Full story after the jump.

New Zealand national law enforcement officials have scrapped their annual cannabis eradication operation, which cost taxpayers more than $700,000 per year to fund hundreds of hours of helicopter flight time, Stuff reports. The operation was ditched due to a lack of support from the country’s 12 police districts, the report says.

A police spokeswoman said the “one-size-fits-all annual aerial national cannabis operation no longer represents the most appropriate deployment of police resources” as communities face increased harm from other drugs, particularly methamphetamine.

Funding is still available to districts that want “tactical support” to find and exterminate cannabis grow sites, the report says.

NZ Drug Foundation Director Sarah Helm said the move would dedicate resources toward targeting “much more harmful substances such as methamphetamine.”

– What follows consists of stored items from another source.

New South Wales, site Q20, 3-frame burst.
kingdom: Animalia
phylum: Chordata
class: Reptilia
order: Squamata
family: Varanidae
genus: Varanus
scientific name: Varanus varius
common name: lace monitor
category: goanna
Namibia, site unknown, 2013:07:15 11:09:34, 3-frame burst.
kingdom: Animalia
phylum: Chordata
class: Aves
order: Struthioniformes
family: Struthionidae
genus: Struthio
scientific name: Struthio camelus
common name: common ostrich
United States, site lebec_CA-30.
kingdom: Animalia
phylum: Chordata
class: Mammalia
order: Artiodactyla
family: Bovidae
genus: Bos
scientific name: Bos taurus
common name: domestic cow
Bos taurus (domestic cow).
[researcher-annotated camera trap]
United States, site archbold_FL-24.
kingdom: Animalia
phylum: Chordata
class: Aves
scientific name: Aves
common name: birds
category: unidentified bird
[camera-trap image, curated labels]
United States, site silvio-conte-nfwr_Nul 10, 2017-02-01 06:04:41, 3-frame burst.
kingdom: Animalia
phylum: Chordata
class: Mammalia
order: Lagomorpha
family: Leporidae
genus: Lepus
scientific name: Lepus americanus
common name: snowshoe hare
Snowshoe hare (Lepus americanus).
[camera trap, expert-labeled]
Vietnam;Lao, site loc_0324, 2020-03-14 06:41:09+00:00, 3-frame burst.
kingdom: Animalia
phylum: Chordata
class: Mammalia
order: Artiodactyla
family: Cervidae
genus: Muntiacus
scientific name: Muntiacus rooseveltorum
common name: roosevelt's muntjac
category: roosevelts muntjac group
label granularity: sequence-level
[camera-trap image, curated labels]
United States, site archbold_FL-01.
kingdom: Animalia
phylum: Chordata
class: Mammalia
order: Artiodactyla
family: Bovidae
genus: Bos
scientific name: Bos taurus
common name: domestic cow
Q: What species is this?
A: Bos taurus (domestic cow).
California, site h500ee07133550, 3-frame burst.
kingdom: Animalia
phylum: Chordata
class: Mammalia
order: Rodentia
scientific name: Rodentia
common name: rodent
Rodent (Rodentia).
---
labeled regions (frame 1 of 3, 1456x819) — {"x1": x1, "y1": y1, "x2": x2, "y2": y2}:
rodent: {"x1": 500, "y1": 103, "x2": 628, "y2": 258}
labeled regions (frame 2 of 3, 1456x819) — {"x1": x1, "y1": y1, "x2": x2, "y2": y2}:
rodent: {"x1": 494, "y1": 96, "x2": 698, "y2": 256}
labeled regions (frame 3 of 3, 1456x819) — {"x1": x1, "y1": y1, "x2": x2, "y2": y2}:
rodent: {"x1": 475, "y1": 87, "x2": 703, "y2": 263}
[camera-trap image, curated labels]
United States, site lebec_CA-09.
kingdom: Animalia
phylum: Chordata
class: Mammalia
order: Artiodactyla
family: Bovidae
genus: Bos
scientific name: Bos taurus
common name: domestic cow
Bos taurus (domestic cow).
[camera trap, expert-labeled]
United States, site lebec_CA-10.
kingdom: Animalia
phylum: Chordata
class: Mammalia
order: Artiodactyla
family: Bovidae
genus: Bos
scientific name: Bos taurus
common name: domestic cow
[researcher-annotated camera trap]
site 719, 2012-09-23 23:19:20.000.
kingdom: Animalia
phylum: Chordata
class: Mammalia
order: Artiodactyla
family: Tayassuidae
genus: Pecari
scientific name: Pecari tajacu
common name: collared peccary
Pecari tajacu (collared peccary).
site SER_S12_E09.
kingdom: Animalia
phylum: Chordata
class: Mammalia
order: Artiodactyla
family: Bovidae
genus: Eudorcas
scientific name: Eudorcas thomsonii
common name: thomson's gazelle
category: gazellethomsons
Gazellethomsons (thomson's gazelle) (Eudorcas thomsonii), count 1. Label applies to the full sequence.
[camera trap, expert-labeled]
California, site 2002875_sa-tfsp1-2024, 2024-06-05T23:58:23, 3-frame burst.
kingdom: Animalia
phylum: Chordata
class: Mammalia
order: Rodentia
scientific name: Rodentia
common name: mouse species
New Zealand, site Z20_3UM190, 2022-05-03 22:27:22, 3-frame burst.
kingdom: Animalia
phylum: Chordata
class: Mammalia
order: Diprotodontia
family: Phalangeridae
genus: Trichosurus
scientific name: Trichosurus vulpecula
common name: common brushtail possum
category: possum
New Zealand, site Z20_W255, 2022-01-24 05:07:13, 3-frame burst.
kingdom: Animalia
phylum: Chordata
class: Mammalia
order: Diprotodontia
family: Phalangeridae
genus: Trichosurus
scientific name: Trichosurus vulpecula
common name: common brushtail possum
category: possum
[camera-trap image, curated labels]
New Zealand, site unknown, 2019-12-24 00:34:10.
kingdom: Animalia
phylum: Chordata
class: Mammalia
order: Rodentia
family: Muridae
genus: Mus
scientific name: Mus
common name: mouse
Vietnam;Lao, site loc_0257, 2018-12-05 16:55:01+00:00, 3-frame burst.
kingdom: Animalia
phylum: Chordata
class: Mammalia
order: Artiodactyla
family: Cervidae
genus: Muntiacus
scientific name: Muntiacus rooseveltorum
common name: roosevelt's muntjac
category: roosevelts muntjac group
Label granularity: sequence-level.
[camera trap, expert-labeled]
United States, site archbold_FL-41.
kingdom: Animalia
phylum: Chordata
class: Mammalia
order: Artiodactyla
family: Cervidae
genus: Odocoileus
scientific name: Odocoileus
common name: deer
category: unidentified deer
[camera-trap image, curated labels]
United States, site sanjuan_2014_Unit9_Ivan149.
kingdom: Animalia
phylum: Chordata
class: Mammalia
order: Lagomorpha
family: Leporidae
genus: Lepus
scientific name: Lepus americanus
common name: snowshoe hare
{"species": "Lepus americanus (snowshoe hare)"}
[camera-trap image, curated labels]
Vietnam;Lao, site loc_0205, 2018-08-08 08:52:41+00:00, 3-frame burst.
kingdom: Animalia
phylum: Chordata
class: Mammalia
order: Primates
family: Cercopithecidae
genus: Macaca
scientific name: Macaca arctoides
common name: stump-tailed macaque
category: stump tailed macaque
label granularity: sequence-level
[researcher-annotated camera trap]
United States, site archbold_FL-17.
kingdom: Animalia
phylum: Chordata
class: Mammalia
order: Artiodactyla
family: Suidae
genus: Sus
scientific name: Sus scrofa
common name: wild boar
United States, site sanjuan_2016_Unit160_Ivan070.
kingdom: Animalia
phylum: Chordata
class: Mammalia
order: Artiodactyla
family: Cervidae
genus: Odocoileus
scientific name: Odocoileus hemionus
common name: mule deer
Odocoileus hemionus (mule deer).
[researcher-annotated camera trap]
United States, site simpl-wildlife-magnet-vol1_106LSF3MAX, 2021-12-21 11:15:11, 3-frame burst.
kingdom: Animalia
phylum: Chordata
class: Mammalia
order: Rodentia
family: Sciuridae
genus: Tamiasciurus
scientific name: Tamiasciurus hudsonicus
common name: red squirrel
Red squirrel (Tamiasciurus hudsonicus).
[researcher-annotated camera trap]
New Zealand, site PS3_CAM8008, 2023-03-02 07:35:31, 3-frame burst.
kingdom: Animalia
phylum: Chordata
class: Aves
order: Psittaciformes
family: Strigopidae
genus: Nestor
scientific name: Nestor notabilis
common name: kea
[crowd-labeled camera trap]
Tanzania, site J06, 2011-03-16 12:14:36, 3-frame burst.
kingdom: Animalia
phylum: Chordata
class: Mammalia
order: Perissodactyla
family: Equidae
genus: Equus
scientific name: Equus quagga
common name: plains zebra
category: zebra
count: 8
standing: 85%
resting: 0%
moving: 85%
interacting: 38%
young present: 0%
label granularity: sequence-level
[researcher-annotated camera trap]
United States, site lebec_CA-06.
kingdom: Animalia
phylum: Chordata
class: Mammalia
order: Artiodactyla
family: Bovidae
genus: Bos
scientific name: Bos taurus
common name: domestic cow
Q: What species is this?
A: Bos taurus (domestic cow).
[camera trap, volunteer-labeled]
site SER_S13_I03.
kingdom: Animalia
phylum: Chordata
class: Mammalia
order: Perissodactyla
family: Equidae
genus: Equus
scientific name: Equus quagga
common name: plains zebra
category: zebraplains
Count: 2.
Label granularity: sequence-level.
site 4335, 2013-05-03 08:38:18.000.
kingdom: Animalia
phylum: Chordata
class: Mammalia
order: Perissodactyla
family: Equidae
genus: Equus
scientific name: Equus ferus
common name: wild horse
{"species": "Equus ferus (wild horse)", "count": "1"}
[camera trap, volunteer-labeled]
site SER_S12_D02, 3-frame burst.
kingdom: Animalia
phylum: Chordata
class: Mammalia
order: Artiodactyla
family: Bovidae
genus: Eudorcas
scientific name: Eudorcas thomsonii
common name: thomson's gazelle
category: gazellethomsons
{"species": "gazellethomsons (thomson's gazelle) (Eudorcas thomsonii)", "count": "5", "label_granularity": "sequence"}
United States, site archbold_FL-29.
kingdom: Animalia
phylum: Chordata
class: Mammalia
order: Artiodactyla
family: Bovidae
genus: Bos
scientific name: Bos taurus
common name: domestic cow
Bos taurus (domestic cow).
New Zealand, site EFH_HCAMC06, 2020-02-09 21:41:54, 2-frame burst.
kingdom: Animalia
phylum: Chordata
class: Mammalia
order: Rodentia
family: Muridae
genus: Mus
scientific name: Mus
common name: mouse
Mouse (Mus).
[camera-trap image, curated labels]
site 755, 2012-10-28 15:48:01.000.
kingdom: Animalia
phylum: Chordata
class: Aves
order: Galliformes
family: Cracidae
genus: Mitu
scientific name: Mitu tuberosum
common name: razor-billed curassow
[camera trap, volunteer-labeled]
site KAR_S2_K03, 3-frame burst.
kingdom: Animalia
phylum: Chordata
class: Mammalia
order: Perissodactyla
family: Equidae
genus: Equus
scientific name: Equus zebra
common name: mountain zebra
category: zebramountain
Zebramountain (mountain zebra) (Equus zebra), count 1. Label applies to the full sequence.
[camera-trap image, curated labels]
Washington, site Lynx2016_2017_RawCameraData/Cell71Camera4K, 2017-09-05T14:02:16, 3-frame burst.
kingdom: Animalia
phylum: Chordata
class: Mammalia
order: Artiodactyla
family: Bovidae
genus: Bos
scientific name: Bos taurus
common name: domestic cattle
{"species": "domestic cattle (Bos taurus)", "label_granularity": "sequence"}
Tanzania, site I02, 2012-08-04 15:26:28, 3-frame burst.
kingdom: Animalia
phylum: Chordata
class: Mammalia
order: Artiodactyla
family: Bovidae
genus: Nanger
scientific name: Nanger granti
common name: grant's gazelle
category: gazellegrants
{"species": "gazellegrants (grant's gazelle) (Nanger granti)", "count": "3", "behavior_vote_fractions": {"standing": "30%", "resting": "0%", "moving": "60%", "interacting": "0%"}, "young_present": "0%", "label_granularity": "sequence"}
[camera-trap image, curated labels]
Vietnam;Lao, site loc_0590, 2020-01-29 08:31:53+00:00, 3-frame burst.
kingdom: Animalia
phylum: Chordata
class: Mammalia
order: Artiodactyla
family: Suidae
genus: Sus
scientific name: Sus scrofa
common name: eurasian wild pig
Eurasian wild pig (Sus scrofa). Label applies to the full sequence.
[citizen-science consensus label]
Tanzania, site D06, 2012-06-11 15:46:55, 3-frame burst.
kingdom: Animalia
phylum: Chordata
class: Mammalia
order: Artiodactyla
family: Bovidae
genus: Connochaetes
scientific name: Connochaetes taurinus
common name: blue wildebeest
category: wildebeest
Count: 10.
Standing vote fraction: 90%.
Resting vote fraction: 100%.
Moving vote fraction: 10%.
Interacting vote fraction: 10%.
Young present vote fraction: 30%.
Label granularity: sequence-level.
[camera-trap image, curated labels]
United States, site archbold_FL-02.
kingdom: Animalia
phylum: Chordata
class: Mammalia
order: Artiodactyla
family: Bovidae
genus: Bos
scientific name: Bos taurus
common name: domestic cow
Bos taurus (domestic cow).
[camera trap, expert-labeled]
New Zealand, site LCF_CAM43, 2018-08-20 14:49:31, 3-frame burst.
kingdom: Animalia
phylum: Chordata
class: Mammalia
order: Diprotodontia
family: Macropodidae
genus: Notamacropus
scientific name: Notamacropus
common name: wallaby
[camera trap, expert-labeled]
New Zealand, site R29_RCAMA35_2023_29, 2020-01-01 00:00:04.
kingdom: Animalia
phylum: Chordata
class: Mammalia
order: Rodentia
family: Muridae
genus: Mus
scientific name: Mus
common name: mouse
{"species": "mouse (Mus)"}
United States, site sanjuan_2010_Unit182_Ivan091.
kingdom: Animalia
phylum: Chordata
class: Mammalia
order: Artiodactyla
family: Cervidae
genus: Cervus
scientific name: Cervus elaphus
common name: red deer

“While we pour resources into cannabis, methamphetamine is wreaking havoc on communities. We hope this changed approach represents a shift in police prioritization.” – Helm to Stuff

Police Association President Chris Cahill criticized the government for not immediately notifying departments of the change. He argued that while “police have priorities … everything has consequences and if you’re not going to do these big operations then there at least needs to be a commitment to do some district-level operations.” Cahill argued that the operations uncovered weapons and stolen property which “still needs to be addressed given the ongoing risk firearms in the hands of criminals present to New Zealanders.”

In October, New Zealand voters rejected a cannabis legalization ballot initiative by a final 50.7% to 48.4% margin.

After taking over last year, Commissioner Andrew Coster outlined other policing reforms, including advising staff not to pursue fleeing drivers unless the threat “outweighs the risk of harm by the pursuit.”